For ab exercises I do Crunches (my favorite), but at a slower pace than normal, it seems to work best for me. What you do is perform a regular crunch (should take you 2 sec to lift your back off the floor) and the contract the abs for 2-3 sec, and then back for 2 sec. I do 3 sets of 12-14 repetitions per set. If you’re a beginner you should stay in the 8-10 rep a set. Rest about 45-60 sec between sets. This exercise should really work your upper abs and give you a good burn in that midsection. P.S. You can also do Crunches on the Swiss Ball.
For lower abs I do hanging knee raises, again at a slower pace than regulars. It’s the quality, not the quantity. Make sure when you do each exercise you keep proper form throughput the movement, otherwise it’s cheating and your results will be sloppy. Hanging knee raises is self explanatory, you grab a bar, bring your knees up almost to your chest, hold for a few seconds and then back.
Exercises aside, the next big step is diet and cardio. In order to shred a few layers of fat surrounding the midsection you need to get your diet in check. Clean diet is so important to stay healthy and look better. Drop the junk foods and sugar packed goodies, make sure you get enough protein in your system each day (I get 1 gram per pound of my bodyweight), my basic diet consists of oatmeal, lots of dairy products (milk, cottage cheese, eggs, etc.), salads, chicken, turkey, steak, tuna, potatoes and peanut butter.

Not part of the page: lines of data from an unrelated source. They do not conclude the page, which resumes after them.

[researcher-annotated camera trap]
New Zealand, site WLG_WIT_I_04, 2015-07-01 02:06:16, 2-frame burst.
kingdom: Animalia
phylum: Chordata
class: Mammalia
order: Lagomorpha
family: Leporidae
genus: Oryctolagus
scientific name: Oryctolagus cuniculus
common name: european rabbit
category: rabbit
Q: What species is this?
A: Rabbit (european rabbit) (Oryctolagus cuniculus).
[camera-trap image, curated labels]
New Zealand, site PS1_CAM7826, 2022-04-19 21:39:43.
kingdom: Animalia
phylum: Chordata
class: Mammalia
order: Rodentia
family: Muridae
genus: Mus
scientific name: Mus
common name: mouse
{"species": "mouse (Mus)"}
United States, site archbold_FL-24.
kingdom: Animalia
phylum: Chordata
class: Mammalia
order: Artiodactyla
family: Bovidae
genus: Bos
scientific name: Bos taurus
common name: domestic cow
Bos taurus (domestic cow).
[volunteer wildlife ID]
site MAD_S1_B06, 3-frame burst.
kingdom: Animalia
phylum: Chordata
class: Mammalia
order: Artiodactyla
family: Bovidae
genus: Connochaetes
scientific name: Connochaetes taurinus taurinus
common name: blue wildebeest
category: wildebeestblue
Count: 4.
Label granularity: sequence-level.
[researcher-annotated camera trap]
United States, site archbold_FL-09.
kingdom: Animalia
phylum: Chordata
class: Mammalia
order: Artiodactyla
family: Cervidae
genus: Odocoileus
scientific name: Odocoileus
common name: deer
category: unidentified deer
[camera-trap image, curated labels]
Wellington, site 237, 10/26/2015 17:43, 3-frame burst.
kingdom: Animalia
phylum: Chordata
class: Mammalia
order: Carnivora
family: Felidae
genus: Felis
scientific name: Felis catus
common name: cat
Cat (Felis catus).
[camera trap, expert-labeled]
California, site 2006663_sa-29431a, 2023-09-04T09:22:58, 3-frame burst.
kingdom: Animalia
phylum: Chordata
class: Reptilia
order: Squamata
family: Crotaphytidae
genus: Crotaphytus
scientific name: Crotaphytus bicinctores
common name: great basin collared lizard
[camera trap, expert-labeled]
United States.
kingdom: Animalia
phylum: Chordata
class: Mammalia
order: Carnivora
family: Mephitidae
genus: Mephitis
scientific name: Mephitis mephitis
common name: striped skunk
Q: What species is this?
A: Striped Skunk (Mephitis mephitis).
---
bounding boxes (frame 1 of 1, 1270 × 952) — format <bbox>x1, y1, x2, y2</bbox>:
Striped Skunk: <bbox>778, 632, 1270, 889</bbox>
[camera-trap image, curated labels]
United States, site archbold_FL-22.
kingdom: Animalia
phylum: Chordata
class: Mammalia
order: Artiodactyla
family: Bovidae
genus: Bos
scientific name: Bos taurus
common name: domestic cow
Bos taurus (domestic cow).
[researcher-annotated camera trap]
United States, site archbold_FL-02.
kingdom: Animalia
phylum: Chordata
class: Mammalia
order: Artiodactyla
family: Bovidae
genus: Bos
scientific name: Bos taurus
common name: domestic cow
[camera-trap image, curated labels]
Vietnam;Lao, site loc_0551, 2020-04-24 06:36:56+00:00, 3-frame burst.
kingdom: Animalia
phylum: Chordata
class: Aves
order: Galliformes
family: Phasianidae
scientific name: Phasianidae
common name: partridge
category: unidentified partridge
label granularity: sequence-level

I also have a protein shake in the morning and right after working out. As for cardio, make sure to slip in a couple of laps into your busy weekly schedule, 2-3 days a week should be enough. Also if you have time engage in physical activities like sports, go to a local park, shoot some hoops, go to the beach, swim around (one of the best full-body exercises). Supplement wise, I take a multi-vitamin daily and also drink Optimum Nutrition 100% Whey Protein shakes.
Photos of Anton Antipov
My Top Five Ab Training Tips:
Stick to one exercise routine for about a month or so, and then switch it up.
Keep proper form while performing exercises.
Set a goal (a bodybuilder or somebody with a good physique you look up to, and imagine yourself having their body) / keep a journal in which you can track your progress.
Maintain a healthy lifestyle and keep your diet in check.
Engage in physical activities as often as possible and keep burning those calories off with cardio.